Page MenuHomePhabricator

Non existing article is one of the most viewed according to the data returned by the /metrics/pageviews/top/ API
Closed, ResolvedPublic3 Estimated Story Points

Description

There's a non existing article among the most viewed articles of the Basque language wikipedia since the 8th of October.

The article in question is "Teratologia": https://eu.wikipedia.org/wiki/Teratologia

It's one of the most viewed articles according to the API but I think that it's quite strange and probably it's a bug.
https://wikimedia.org/api/rest_v1/metrics/pageviews/top/eu.wikipedia/all-access/2016/10/07

I found this because I created a website that uses this API's data. It's in Basque but you can check the evolution of the page views of the "Teratologia" article in the graphic:
http://wikidosia.aldatsa.eus/joerak?artikuluak=Teratologia

teratologia-page-views-evolution.png (464×1 px, 33 KB)

It has zero page views until the 8th of October as expected for a non existing article but then there's a high number of page views. Isn't it strange?

Event Timeline

Asier_Iturralde_Sarasola renamed this task from Non existing article in the data returned by the /metrics/pageviews/top/ API to Non existing article is one of the most viewed according to the data returned by the /metrics/pageviews/top/ API.Oct 26 2016, 11:01 AM

This issue is caused by usual hidden bot traffic. I link this task as a subtask of T138207.

Hive query:

SELECT
  user_agent_map,
  SUM(view_count)
FROM wmf.pageview_hourly
WHERE year = 2016
  AND month = 10
  AND project = 'eu.wikipedia'
  AND page_title = 'Teratologia'""").registerTempTable("eu")
GROUP BY
user_agent_map;

Result: [Windows XP,-,-,6,IE,Other,-,11307]

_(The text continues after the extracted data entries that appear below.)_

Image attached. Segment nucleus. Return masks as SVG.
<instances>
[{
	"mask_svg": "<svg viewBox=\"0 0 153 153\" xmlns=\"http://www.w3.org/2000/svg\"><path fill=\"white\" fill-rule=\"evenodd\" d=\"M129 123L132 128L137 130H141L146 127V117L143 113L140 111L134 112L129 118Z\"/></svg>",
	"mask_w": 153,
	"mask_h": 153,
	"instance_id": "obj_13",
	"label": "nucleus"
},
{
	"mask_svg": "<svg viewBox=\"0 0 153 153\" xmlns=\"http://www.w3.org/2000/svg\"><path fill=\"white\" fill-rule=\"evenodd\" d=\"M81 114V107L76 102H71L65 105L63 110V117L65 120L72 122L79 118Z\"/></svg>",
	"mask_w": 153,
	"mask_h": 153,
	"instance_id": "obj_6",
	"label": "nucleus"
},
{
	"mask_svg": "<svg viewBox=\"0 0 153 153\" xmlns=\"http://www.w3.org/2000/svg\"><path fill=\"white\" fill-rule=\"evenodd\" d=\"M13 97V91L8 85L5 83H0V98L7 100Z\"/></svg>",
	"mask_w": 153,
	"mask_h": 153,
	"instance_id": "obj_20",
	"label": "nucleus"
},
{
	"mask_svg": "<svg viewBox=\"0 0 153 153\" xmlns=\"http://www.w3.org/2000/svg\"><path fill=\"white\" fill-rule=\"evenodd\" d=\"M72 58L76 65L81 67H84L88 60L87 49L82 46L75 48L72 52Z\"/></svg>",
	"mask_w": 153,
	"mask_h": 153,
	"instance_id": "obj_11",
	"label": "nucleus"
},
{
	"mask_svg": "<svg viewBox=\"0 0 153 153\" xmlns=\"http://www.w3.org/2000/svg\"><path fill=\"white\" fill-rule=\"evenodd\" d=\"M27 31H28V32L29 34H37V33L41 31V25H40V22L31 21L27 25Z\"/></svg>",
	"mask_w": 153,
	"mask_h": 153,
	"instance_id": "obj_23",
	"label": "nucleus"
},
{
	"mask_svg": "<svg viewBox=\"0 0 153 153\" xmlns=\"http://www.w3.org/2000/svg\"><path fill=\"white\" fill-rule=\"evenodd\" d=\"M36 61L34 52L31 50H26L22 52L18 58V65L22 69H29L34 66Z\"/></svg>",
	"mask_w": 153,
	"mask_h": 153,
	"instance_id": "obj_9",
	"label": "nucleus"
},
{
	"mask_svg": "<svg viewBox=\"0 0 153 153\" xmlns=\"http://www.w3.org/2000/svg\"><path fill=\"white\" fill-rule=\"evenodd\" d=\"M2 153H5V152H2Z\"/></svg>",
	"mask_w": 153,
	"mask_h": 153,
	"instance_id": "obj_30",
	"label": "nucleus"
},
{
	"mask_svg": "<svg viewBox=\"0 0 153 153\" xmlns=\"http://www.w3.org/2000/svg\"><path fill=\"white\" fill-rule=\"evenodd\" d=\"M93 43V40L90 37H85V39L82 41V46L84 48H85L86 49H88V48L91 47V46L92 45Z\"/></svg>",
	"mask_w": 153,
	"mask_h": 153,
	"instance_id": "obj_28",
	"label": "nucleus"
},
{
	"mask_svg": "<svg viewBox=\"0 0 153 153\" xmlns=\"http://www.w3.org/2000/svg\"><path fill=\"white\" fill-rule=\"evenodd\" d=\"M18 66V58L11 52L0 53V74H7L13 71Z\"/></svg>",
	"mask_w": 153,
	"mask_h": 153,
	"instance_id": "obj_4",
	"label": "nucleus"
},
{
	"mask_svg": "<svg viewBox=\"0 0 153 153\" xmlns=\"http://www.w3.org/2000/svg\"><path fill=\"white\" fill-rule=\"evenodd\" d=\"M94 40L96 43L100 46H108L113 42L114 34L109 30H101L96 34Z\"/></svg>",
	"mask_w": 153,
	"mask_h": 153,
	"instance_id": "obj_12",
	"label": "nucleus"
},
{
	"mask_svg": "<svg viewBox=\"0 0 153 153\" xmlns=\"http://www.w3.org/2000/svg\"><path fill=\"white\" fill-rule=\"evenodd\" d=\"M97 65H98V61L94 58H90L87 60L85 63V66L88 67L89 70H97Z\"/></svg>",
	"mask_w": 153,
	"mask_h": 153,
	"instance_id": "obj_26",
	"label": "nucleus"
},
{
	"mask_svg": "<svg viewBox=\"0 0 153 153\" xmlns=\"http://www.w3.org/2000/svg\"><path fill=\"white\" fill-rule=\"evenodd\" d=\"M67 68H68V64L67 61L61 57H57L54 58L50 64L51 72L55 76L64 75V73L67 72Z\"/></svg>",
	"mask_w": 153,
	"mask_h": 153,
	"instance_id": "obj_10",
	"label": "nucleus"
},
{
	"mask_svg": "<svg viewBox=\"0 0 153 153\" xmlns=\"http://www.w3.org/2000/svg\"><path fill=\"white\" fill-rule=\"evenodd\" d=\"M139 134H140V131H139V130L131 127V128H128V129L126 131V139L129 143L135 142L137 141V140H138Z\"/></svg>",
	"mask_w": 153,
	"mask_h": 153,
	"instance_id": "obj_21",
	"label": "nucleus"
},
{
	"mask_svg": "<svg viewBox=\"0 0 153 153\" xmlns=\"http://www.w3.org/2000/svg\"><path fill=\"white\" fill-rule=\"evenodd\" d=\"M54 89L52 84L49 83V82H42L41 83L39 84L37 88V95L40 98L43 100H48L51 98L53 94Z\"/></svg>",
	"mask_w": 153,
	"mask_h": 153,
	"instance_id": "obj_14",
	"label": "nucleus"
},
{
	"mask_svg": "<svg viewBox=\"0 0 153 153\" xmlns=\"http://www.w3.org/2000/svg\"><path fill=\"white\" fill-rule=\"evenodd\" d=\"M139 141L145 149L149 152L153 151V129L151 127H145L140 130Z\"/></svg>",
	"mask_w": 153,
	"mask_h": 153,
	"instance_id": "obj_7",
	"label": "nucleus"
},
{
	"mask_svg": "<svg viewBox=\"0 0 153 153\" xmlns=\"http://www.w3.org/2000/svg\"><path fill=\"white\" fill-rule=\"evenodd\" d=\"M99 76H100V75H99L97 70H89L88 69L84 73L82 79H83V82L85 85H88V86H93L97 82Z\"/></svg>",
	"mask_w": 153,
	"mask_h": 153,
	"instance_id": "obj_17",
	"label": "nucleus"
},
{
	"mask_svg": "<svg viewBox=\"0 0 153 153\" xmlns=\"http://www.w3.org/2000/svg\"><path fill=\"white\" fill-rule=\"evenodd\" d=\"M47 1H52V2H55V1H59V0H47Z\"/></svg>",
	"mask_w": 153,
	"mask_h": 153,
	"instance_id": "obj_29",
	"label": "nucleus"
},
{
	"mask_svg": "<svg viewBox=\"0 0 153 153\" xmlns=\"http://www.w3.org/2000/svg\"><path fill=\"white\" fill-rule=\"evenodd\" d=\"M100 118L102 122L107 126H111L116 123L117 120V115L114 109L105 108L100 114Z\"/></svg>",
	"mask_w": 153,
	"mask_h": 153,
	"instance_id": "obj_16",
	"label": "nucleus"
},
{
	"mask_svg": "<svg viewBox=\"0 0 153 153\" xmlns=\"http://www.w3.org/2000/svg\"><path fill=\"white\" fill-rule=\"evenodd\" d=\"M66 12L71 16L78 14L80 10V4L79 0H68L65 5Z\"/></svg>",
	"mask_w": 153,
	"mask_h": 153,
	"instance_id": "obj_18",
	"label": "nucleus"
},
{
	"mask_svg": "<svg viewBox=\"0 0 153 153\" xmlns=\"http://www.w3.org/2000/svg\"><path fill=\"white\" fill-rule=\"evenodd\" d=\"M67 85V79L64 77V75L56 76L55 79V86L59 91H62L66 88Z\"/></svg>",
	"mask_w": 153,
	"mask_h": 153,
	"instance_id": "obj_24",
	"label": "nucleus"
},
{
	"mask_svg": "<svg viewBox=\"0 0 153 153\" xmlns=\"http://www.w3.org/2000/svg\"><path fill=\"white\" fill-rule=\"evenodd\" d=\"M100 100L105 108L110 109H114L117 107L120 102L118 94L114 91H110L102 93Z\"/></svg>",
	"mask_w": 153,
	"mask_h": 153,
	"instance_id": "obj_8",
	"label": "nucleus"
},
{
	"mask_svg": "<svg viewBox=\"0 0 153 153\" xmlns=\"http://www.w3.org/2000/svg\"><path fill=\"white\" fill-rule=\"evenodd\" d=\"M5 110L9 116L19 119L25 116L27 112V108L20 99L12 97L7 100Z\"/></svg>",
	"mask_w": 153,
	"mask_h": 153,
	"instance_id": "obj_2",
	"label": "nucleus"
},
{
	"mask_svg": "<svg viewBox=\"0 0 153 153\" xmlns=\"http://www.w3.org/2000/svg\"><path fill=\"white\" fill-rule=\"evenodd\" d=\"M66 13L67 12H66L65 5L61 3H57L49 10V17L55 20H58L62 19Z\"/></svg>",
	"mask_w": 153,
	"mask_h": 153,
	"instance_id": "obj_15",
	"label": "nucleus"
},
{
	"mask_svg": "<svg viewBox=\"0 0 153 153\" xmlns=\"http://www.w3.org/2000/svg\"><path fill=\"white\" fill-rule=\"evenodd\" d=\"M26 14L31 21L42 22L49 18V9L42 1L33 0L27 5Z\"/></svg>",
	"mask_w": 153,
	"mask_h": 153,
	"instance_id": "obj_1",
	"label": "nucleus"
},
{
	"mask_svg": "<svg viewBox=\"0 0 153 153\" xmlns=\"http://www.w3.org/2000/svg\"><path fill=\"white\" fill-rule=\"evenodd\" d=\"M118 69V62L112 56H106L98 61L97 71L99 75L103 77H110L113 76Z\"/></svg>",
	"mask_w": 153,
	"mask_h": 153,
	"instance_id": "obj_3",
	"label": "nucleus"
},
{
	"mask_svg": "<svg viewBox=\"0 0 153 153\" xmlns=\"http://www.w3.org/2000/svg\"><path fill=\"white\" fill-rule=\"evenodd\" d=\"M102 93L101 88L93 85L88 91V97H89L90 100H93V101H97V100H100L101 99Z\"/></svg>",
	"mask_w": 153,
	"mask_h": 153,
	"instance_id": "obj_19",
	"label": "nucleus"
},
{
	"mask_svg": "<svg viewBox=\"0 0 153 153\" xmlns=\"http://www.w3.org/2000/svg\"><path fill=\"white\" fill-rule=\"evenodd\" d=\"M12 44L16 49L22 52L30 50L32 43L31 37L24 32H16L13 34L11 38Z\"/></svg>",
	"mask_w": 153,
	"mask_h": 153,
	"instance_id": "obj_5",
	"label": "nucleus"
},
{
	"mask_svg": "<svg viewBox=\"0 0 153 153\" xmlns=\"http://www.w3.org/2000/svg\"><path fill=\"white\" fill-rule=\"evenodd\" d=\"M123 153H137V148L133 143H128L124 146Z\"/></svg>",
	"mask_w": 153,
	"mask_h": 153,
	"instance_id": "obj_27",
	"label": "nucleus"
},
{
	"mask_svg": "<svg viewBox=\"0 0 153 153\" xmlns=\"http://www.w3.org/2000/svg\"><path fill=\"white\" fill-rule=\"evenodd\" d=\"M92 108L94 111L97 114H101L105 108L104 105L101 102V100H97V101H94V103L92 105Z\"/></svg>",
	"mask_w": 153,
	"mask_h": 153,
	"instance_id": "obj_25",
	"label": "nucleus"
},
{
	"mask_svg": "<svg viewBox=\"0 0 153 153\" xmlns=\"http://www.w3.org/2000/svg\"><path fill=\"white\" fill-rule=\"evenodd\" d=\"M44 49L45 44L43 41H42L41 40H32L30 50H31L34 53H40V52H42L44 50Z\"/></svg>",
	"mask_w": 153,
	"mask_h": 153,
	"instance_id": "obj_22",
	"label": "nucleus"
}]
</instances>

JAllemandou moved this task from Backlog (Later) to Wikistats on the Analytics board.
JAllemandou subscribed.

In this case i think mediawiki might be retuning 200 to a non existing page, correct? For us to be counting these as pageviews

Milimetric triaged this task as Medium priority.May 8 2017, 2:28 PM
Nuria moved this task from Next Up to In Progress on the Analytics-Kanban board.
Nuria unsubscribed.
Nuria set the point value for this task to 3.Jul 11 2017, 6:42 PM

I am sorry we didi not looked at this earlier. Page got created December 7th, so pageviews before then are likely from edit/preview requests (we had a bug that counted those). See: https://phabricator.wikimedia.org/T156628

The UA responsable for those pageviews is : {"browser_major":"6","os_family":"Windows XP","os_major":"-","device_family":"Other","browser_family":"IE","os_minor":"-","wmf_app_version":"-"} which is responsible for 19000 pageviews on that page, that points to bot traffic and probably a bogus UA (hard to say). That doesn't mean that traffic is not real, it is, but it is automated. Our top computation is really not reliable when it comes to "human" traffic as it is affected by bot traffic of bots that are not self-reported as such. This is something we hope to solve in the upcoming year.